Using tip 3 and copper (skin tone) icing, pipe dot hands on bride and groom.
Using tip 3 and white icing, pipe pull-out headpiece on bride.
Using tip 5 and white icing, pipe outline veil (pat smooth with finger dipped in cornstarch).
Using tip 3 and white icing, attach flower bouquet to bride and bead hearts to wheels and carriage with dots.
Using tip 5 and light rose icing, pipe bead bottom border.
Preheat oven to 350°F or temperature per recipe directions. Before first and after each use, we recommend hand washing pan in warm soapy water. Your cake will unmold easily, without sticking, when you prepare the pan properly. Grease the inside of pan using a pastry brush and solid vegetable shortening (do not use butter, margarine or liquid vegetable oil). Spread the shortening so that all indentations are covered.
Sprinkle about 2 tablespoons flour inside pan and shake so that flour covers all greased surfaces. Turn pan upside down and tap lightly to remove excess flour. If any shiny spots remain, touch up with more shortening and flour to prevent cake from sticking. (You can use vegetable oil pan spray or Wilton Cake Release or Wilton Bake Easy™ Non-Stick Spray, in place of solid shortening and flour).

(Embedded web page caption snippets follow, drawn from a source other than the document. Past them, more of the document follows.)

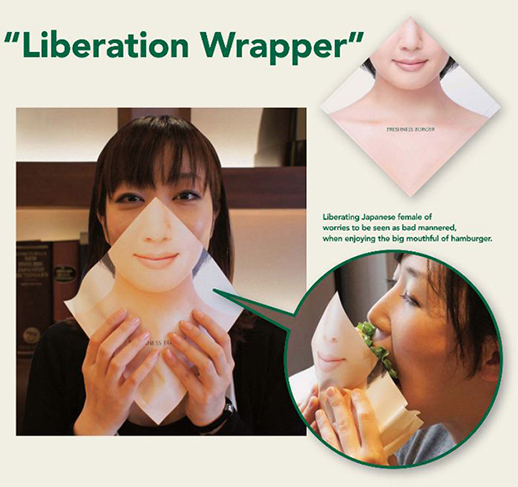 liberation-burger-wrapper-diagram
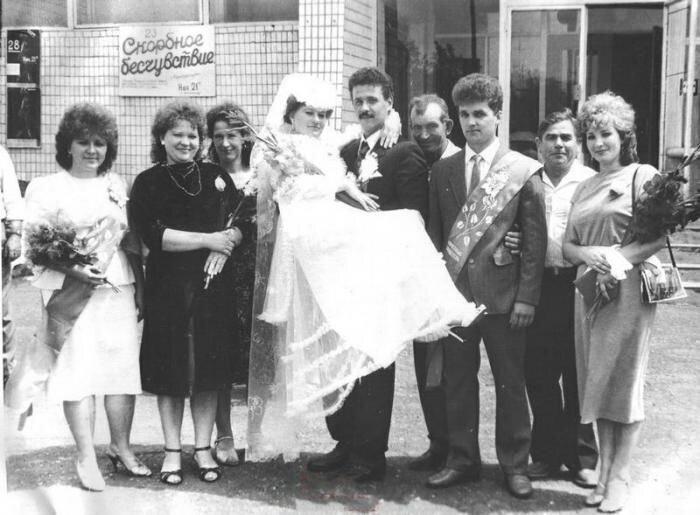 Свадьбы советского времени (26 фото)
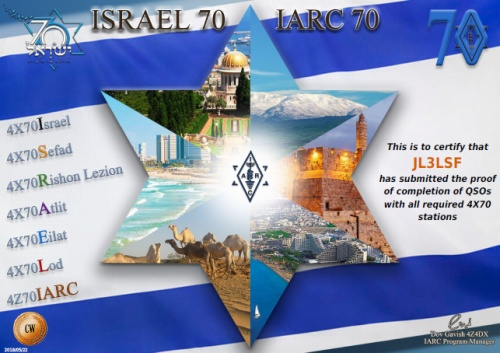 s-ISRAEL70_JL3LSF.jpg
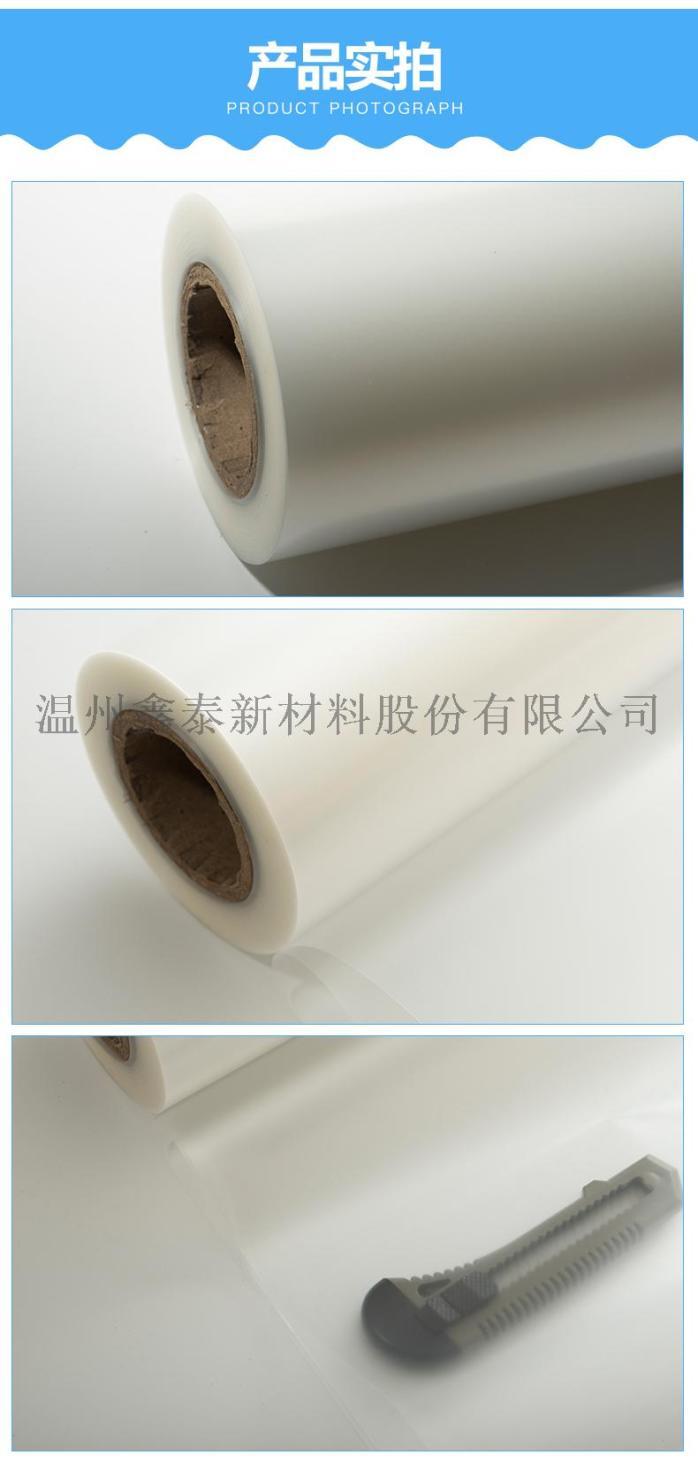 PP薄膜-鋰電池單磨砂-PP流延卷材_03.jpg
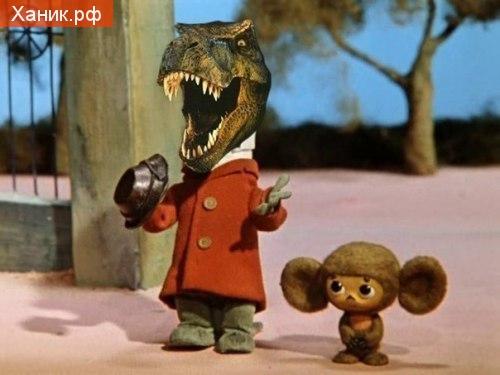 Гена возмужал. Голова от динозавра. Чебурашка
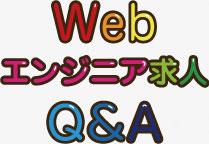 Webエンジニア求人Q&A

Make one 2-layer cake mix according to package or recipe directions. Pour the cake batter into pan, and if necessary, spread the batter around with a spatula to fill all areas of the pan evenly. Be careful not to touch sides or bottom of pan.
Bake cake on middle rack of 350°F oven for 40-45 minutes or until cake tests done according to recipe directions.
Remove cake from oven and cool on cake rack for 10 minutes. While the cake is still in the pan, carefully slice off the raised center portion of the cake. This allows the cake to sit more level and helps prevent cracking.
To remove cake from pan, place cooling rack against cake and turn both cake rack and pan over. Lift pan off carefully. Cool cake at least one hour. Brush loose crumbs off cake.
To transfer cake to serving board, hold a cake board against cake and turn both cake and rack over. Lift off rack. Hold another board against bottom of cake and turn cake over. Be sure to hold cake, rack and board close together while turning to prevent cake from cracking.